**AUSZUG**.
Ausschreibungen für Hildburghauser Straße laufen noch

Die Hildburghauser Straße hat eine Sanierung dringend nötig. (Foto: K. Menge)

Lichterfelde. Der Ausbau der Hildburghauser Straße will nicht so recht in Gang kommen. Eigentlich sollte die Sanierung schon seit Anfang des Jahres laufen. Doch immer noch tut sich nichts.

Im Hintergrund geht es langsam aber sicher voran. Bernd Stumpe, Mitarbeiter des Fachbereichs Tiefbau im Bezirk, teilt auf Anfrage der Berliner Woche mit, dass zum jetzigen Zeitpunkt die Arbeiten der Berliner Wasserbetriebe und des Tiefbauamtes europaweit ausgeschrieben werden. Er geht davon aus, dass noch im Dezember dieses Jahres eine Firma beauftragt werden könne.

Allerdings, so räumt er ein, werde der "tatsächliche Baubeginn wegen der nicht kalkulierbaren Witterungslage erst am Ende der Frostperiode stattfinden". Das heißt, bis zum nächsten Frühjahr 2015, müssen sich die Anwohner noch gedulden. Dann beginnt zunächst die Sanierung der Umleitungsstrecke. Der Bau der Hildburghauser Straße schließt sich an.

**EINGABEDATEN**.
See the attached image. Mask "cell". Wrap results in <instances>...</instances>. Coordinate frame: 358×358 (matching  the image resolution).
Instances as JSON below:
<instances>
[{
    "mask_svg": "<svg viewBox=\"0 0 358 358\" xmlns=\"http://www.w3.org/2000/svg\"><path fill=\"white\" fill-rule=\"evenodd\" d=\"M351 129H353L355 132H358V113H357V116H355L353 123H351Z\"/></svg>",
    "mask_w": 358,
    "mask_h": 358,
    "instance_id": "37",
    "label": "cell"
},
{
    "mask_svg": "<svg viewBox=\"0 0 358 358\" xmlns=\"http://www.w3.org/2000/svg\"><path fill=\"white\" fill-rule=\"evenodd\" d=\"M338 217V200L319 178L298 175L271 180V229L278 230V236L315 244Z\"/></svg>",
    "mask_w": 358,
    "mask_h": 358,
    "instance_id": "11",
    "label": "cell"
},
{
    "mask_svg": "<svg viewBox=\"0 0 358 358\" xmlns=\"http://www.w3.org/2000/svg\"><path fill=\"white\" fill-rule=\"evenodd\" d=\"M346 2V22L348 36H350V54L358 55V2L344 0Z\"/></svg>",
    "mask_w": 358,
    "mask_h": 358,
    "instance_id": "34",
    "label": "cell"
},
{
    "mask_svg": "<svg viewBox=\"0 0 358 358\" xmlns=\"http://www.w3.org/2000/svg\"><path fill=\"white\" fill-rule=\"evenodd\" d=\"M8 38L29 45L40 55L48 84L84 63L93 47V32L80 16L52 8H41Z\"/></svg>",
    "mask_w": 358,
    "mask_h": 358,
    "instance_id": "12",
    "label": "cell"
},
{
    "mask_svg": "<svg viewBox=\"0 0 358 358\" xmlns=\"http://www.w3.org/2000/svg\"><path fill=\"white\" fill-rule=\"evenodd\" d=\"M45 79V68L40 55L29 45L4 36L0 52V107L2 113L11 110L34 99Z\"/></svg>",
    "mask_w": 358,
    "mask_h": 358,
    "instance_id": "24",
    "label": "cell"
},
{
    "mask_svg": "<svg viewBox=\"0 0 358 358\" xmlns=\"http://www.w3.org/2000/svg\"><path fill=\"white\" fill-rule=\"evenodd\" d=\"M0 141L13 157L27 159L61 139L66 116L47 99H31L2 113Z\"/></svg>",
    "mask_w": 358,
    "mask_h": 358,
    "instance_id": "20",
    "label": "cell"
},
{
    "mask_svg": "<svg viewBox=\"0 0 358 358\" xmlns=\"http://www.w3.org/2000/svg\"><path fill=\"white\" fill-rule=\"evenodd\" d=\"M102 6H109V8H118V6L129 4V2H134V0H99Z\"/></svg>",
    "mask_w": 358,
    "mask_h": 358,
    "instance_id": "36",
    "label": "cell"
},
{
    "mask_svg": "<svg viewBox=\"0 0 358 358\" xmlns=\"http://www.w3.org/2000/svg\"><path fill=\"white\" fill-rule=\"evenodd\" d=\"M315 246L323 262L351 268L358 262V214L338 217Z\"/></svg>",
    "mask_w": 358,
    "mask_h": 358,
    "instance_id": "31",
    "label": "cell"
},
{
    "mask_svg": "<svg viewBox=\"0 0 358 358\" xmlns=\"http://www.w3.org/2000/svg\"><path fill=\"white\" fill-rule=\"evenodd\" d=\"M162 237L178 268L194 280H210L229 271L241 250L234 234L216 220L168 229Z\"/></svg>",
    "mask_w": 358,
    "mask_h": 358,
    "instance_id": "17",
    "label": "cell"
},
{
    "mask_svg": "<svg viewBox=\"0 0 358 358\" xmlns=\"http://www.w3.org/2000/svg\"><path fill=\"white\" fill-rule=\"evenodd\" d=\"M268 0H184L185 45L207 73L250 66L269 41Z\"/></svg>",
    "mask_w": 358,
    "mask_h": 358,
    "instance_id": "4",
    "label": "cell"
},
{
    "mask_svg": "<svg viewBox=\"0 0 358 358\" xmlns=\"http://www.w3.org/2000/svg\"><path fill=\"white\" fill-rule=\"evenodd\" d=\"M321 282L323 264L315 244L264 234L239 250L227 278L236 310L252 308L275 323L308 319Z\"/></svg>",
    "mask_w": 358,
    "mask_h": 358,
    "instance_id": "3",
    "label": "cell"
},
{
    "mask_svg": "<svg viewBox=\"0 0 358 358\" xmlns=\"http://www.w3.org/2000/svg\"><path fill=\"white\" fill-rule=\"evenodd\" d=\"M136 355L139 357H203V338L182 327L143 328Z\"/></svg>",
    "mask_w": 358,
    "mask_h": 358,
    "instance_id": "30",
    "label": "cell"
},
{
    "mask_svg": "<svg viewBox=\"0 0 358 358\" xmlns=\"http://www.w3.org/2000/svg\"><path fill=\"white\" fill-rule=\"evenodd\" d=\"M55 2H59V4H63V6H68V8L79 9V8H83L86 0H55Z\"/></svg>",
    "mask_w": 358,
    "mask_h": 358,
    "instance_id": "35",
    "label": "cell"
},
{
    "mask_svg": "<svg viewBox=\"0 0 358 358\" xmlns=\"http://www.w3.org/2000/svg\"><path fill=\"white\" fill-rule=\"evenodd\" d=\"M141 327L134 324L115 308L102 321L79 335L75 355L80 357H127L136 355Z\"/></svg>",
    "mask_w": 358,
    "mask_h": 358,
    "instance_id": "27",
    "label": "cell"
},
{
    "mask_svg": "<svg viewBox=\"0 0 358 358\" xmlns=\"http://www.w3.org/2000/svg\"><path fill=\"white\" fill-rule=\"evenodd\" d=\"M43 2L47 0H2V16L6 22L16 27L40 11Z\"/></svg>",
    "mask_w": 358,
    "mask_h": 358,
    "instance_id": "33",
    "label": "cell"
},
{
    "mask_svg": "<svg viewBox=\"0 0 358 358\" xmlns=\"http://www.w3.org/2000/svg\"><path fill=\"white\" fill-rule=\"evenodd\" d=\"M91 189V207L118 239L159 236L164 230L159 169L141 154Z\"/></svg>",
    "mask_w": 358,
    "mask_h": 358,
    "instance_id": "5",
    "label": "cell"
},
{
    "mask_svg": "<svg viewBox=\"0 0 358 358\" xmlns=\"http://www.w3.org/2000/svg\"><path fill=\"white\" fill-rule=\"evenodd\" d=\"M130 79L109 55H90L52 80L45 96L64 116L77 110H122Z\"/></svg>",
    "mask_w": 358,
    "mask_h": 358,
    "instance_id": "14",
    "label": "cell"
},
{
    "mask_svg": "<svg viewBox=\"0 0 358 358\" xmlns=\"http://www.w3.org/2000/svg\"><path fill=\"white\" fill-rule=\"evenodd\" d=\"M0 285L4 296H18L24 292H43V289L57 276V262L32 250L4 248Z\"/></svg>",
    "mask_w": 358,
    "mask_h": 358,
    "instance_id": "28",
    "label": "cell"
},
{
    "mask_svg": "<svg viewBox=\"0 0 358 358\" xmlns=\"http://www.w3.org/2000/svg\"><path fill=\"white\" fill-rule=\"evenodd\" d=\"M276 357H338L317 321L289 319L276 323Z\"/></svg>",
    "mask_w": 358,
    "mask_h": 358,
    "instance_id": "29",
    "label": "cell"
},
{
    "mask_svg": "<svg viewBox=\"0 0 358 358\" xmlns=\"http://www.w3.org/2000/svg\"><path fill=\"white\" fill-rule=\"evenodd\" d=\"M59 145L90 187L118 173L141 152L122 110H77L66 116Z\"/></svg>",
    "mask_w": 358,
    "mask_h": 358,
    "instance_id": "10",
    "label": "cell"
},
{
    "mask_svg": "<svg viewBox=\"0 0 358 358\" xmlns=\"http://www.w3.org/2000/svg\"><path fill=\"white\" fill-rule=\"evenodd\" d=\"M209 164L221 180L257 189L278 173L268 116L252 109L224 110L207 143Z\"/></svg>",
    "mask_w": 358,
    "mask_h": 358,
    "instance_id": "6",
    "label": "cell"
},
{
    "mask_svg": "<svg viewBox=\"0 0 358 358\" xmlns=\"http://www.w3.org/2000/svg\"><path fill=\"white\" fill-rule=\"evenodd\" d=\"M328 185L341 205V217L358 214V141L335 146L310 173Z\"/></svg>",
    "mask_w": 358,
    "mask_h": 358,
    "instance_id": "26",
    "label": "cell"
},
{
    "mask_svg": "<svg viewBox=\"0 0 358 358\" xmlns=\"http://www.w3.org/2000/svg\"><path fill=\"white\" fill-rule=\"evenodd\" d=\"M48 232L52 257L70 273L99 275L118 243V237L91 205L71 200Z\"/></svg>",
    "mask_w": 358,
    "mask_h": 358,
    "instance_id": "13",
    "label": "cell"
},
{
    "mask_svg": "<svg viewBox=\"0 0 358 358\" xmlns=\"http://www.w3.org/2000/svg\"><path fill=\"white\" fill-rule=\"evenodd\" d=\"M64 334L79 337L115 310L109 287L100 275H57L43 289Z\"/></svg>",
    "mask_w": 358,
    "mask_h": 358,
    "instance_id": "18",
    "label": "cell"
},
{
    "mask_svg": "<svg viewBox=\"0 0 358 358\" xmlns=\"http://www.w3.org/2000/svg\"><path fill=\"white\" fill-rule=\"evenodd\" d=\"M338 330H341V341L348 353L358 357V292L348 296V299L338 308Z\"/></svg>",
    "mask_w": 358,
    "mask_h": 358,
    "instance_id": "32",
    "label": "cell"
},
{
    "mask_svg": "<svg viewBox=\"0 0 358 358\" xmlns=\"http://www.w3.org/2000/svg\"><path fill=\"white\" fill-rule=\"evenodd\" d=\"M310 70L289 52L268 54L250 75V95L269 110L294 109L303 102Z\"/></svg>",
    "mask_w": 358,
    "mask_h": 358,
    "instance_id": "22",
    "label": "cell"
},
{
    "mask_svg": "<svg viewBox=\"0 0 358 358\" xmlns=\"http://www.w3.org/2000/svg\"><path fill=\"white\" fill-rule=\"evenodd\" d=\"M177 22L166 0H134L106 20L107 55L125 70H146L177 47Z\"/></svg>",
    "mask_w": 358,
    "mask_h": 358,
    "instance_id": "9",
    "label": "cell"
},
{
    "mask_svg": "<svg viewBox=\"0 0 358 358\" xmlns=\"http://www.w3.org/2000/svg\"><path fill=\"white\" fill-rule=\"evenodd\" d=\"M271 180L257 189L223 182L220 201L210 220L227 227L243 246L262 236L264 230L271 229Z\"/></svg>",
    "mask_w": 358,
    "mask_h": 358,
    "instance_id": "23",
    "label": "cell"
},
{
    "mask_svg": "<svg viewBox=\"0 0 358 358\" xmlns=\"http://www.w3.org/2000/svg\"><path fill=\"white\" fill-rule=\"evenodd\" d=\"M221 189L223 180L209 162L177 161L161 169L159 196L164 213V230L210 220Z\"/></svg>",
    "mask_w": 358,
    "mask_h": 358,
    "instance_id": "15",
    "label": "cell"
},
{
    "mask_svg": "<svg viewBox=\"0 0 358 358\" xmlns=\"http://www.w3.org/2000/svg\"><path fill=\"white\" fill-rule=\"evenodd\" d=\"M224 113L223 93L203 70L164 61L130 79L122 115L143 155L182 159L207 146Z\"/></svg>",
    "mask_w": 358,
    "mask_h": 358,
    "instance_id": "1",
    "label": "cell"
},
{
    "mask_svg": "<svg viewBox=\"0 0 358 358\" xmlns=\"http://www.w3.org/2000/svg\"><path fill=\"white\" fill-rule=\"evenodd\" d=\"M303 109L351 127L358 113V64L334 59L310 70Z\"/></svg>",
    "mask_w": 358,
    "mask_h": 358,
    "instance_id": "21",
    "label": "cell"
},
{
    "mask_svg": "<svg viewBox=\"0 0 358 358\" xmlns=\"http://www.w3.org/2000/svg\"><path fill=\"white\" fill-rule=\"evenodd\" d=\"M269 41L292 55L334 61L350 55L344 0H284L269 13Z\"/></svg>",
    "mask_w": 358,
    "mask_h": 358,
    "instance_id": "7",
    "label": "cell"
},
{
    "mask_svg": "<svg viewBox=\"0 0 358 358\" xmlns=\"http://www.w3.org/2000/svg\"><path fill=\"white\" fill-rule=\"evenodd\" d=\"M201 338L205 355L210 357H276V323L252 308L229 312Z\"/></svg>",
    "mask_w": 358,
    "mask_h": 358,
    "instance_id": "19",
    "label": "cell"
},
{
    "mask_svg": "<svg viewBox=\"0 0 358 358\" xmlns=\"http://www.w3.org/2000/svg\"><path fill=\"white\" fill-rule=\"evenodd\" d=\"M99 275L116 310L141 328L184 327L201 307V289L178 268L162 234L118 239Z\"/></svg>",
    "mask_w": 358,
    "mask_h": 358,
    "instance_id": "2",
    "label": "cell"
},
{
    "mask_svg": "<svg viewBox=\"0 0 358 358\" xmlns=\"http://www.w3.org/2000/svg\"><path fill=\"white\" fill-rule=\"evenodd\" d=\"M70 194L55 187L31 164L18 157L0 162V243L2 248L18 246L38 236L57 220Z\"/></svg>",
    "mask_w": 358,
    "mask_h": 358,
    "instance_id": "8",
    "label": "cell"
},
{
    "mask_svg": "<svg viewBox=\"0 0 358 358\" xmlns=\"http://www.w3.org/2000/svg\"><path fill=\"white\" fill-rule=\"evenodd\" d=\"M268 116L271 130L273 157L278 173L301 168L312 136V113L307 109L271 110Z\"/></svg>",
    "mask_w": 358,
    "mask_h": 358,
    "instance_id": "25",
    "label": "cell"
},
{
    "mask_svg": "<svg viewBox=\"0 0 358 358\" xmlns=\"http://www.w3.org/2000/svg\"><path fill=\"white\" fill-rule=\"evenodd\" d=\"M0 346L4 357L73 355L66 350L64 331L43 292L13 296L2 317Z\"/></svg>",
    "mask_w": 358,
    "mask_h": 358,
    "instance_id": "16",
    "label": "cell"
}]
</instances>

**AUFGABE 1**. Welche Einrichtungen und Organisationen nennt der Artikel über die Hildburghauser Straße namentlich?
**AUFGABE 2**. Wie lautet der Artikel von „Ausschreibungen für Hildburghauser“ bis einschließlich „tut sich nichts.“, wenn „Hildburghauser Straße“ darin in „Goerzallee“ umbenannt wird?
Stütze dich allein auf den Artikel.

**LÖSUNG 1**. Fachbereich Tiefbau im Bezirk, Berliner Woche, Berliner Wasserbetriebe, Tiefbauamt

**LÖSUNG 2**.
Ausschreibungen für Goerzallee laufen noch

Die Goerzallee hat eine Sanierung dringend nötig. (Foto: K. Menge)

Lichterfelde. Der Ausbau der Goerzallee will nicht so recht in Gang kommen. Eigentlich sollte die Sanierung schon seit Anfang des Jahres laufen. Doch immer noch tut sich nichts.